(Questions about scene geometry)
========================================
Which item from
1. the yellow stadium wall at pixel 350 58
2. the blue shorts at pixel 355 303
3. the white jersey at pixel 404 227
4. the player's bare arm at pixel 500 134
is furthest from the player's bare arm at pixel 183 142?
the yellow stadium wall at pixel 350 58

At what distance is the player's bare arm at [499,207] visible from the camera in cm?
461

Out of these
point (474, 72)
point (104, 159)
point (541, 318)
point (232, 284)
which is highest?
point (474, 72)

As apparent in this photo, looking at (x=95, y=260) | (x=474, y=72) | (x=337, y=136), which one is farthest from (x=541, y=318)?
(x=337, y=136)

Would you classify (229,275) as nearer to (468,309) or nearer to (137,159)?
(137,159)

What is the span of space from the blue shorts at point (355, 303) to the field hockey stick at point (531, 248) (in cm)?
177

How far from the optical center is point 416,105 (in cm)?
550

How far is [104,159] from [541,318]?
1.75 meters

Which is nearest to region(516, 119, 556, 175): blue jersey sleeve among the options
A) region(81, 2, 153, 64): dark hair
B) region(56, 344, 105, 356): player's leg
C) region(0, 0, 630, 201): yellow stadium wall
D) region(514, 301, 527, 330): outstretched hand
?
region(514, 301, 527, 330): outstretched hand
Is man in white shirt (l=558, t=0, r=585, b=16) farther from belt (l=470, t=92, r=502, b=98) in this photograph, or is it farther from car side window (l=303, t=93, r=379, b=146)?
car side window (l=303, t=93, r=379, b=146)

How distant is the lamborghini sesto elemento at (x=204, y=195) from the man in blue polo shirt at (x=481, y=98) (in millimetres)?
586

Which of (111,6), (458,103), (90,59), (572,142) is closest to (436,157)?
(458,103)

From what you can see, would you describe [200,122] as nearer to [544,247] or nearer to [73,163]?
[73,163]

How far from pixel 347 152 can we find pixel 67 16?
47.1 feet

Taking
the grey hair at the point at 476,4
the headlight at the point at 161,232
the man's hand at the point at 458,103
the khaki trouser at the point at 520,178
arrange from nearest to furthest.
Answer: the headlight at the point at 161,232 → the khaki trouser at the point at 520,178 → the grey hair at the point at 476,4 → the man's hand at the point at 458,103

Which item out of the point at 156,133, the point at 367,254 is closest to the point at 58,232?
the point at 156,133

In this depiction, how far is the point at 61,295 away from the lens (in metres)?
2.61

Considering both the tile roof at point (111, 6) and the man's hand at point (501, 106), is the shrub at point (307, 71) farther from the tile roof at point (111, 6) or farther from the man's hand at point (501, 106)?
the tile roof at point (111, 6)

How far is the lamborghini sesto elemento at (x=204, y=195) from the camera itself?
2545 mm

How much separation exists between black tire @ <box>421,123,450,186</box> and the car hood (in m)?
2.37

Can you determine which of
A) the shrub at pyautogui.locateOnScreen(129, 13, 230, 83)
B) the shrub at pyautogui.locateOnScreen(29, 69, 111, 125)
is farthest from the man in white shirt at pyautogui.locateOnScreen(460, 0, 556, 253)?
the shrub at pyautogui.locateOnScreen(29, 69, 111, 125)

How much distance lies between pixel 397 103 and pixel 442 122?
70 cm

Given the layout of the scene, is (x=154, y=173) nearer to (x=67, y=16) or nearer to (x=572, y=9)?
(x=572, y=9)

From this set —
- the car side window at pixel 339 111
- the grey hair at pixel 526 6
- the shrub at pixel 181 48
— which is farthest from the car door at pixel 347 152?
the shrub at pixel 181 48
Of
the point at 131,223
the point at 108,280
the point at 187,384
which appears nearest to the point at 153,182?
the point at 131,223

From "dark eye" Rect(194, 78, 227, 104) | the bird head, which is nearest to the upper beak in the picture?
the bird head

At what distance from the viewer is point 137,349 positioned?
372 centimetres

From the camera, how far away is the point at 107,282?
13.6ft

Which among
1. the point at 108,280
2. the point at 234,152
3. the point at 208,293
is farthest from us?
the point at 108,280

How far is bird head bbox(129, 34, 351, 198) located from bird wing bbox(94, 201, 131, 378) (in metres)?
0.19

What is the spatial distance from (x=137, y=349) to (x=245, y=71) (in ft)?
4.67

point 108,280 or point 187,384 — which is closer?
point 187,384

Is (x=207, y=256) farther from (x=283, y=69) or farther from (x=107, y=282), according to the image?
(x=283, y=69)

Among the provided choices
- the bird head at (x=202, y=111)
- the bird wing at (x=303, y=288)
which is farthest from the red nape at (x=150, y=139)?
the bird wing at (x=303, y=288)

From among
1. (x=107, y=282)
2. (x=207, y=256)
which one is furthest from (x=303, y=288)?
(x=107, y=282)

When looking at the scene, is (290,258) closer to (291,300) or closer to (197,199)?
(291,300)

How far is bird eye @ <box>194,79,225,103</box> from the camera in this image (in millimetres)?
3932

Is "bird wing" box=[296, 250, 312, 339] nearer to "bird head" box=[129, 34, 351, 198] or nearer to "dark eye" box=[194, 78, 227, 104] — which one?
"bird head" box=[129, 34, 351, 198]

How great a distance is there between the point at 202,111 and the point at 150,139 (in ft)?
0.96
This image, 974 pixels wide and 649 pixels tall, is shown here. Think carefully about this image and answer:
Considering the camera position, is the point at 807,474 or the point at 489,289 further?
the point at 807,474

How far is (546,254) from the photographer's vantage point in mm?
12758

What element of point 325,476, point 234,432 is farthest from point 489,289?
========================================
Give every line of the material again, exactly as it reads.

RESPONSE TO THIS EXERCISE:
Which item from
1. the yellow stadium wall at pixel 350 58
2. the blue shorts at pixel 355 303
3. the white jersey at pixel 404 227
4. the player's bare arm at pixel 500 134
is furthest from the player's bare arm at pixel 183 142?
the yellow stadium wall at pixel 350 58

At what distance is the player's bare arm at [499,207] visible from the camera in cm?
461

Out of these
point (474, 72)
point (104, 159)
point (541, 318)
point (232, 284)
which is highest?
point (474, 72)

As apparent in this photo, looking at (x=95, y=260) | (x=474, y=72) | (x=337, y=136), which one is farthest from (x=541, y=318)?
(x=337, y=136)

Would you classify (229,275) as nearer to (468,309) or nearer to (137,159)?
(137,159)

What is the span of space from the blue shorts at point (355, 303) to the field hockey stick at point (531, 248) (in cm)?
177

How far from the optical center is point 416,105 (in cm)?
550

How far is [104,159] from [541,318]?
1.75 meters

Which is nearest to region(516, 119, 556, 175): blue jersey sleeve among the options
A) region(81, 2, 153, 64): dark hair
B) region(56, 344, 105, 356): player's leg
C) region(0, 0, 630, 201): yellow stadium wall
D) region(514, 301, 527, 330): outstretched hand
?
region(514, 301, 527, 330): outstretched hand
Is man in white shirt (l=558, t=0, r=585, b=16) farther from belt (l=470, t=92, r=502, b=98) in this photograph, or is it farther from car side window (l=303, t=93, r=379, b=146)?
car side window (l=303, t=93, r=379, b=146)

How distant is the lamborghini sesto elemento at (x=204, y=195) from the man in blue polo shirt at (x=481, y=98) (in millimetres)?
586

Which of (111,6), (458,103), (90,59), (572,142) is closest to (436,157)?
(458,103)

From what you can see, would you describe [200,122] as nearer to [544,247] or nearer to [73,163]?
[73,163]

How far from pixel 347 152 can we find pixel 67 16?
47.1 feet

Taking
the grey hair at the point at 476,4
the headlight at the point at 161,232
the man's hand at the point at 458,103
the khaki trouser at the point at 520,178
arrange from nearest to furthest.
Answer: the headlight at the point at 161,232 → the khaki trouser at the point at 520,178 → the grey hair at the point at 476,4 → the man's hand at the point at 458,103

Which item out of the point at 156,133, the point at 367,254 is closest to the point at 58,232?
the point at 156,133

In this depiction, how far is the point at 61,295 away from the lens (in metres)?
2.61

Considering both the tile roof at point (111, 6) and the man's hand at point (501, 106), is the shrub at point (307, 71) farther from the tile roof at point (111, 6) or farther from the man's hand at point (501, 106)?
the tile roof at point (111, 6)

How far is the lamborghini sesto elemento at (x=204, y=195) from the camera itself?
2545 mm

How much separation exists between black tire @ <box>421,123,450,186</box> and the car hood (in m)?
2.37

Can you determine which of
A) the shrub at pyautogui.locateOnScreen(129, 13, 230, 83)
B) the shrub at pyautogui.locateOnScreen(29, 69, 111, 125)
is farthest from the man in white shirt at pyautogui.locateOnScreen(460, 0, 556, 253)?
the shrub at pyautogui.locateOnScreen(29, 69, 111, 125)

How much distance lies between pixel 397 103 and pixel 442 122?
70 cm

Given the layout of the scene, is (x=154, y=173) nearer to (x=67, y=16) or nearer to (x=572, y=9)?
(x=572, y=9)

From this set —
- the car side window at pixel 339 111
- the grey hair at pixel 526 6
- the shrub at pixel 181 48
— which is farthest from the car door at pixel 347 152?
the shrub at pixel 181 48
Of
the point at 131,223
the point at 108,280
the point at 187,384
which appears nearest to the point at 153,182?
the point at 131,223

From "dark eye" Rect(194, 78, 227, 104) | the bird head, which is nearest to the upper beak in the picture?
the bird head

At what distance from the viewer is point 137,349 positioned?
372 centimetres

From the camera, how far away is the point at 107,282?
13.6ft

Which among
1. the point at 108,280
2. the point at 234,152
3. the point at 208,293
is farthest from us?
the point at 108,280

How far is bird head bbox(129, 34, 351, 198) located from bird wing bbox(94, 201, 131, 378) (in metres)?
0.19

What is the spatial distance from (x=137, y=349) to (x=245, y=71) (in ft)?
4.67

point 108,280 or point 187,384 — which is closer?
point 187,384

Is (x=207, y=256) farther from (x=283, y=69) or farther from (x=107, y=282), according to the image?
(x=283, y=69)

Among the provided choices
- the bird head at (x=202, y=111)
- the bird wing at (x=303, y=288)
which is farthest from the red nape at (x=150, y=139)?
the bird wing at (x=303, y=288)

From among
1. (x=107, y=282)
2. (x=207, y=256)
which one is furthest from (x=303, y=288)?
(x=107, y=282)

When looking at the scene, is (290,258) closer to (291,300) or closer to (197,199)?
(291,300)

How far is bird eye @ <box>194,79,225,103</box> from the camera in this image (in millimetres)?
3932

Is "bird wing" box=[296, 250, 312, 339] nearer to "bird head" box=[129, 34, 351, 198] or nearer to "dark eye" box=[194, 78, 227, 104] — which one?
"bird head" box=[129, 34, 351, 198]

How great a distance is there between the point at 202,111 and the point at 150,139 (in ft)?
0.96
This image, 974 pixels wide and 649 pixels tall, is shown here. Think carefully about this image and answer:
Considering the camera position, is the point at 807,474 or the point at 489,289 further?
the point at 807,474

How far is (546,254) from the photographer's vantage point in mm?
12758

What element of point 325,476, point 234,432 is farthest from point 489,289?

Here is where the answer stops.